La combinaison vélo + navette maritime est une alternative crédible à la voiture pour la mobilité littorale et insulaire. Embarquer son vélo sur le ferry, rouler sur l'île, et revenir le soir : c'est une mobilité décarbonée, saine, et parfaitement adaptée aux distances courtes des territoires insulaires et littoraux[1].
Les fondamentaux
La plupart des ferries côtiers français acceptent les vélos, souvent gratuitement ou à tarif réduit. Les collectivités investissent dans les aménagements cyclables portuaires (stationnement sécurisé, signalétique, rampes d'accès). Sur les îles, la location de vélos se développe comme alternative à la voiture (interdite ou limitée sur certaines îles).
Embarquement vélo
Les navires côtiers disposent de zones de stockage vélo sur le pont (râteliers, crochets). La capacité varie de 10 à 50 vélos par rotation. En haute saison, certaines liaisons atteignent la saturation vélo — un indicateur du succès de l'intermodalité douce.
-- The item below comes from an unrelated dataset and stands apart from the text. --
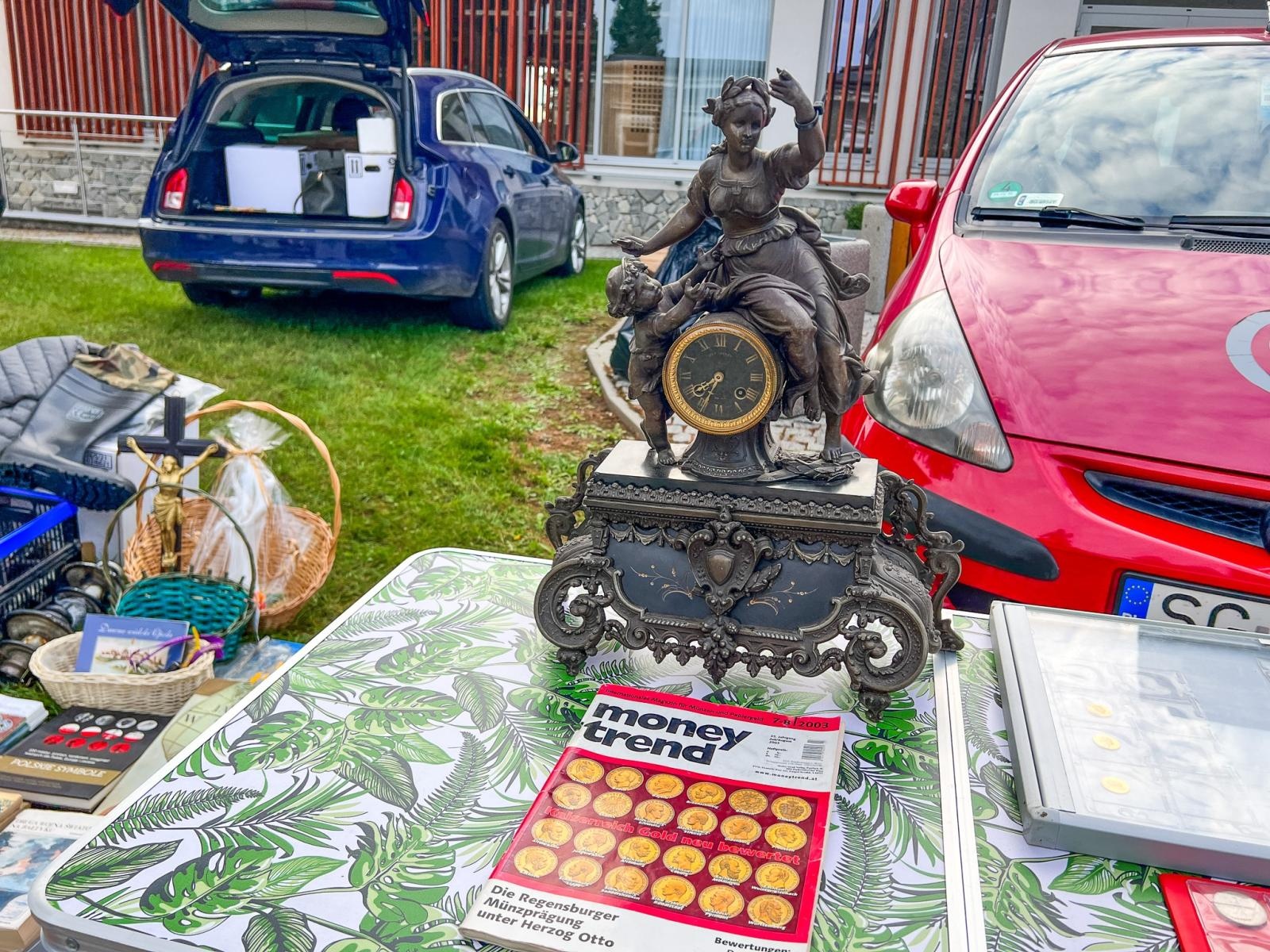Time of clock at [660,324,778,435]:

Les navires neufs intègrent des espaces vélo dès la conception[2].
Réseau cyclable insulaire
Plusieurs îles du Ponant ont développé des réseaux cyclables : Belle-Île (90 km de pistes et voies partagées), Île-d'Yeu, Bréhat (interdite aux voitures). Les îles se prêtent naturellement au vélo : distances courtes, relief modéré (sauf Ouessant et Groix), paysages remarquables.
Politique de mobilité insulaire
Certaines collectivités insulaires limitent l'accès des voitures (quotas, interdiction en été, stationnement dissuasif) et encouragent le vélo et la marche. Le ferry joue un rôle clé dans cette politique : en limitant la capacité véhicules et en facilitant l'embarquement vélo, il oriente les choix de mobilité des visiteurs[3].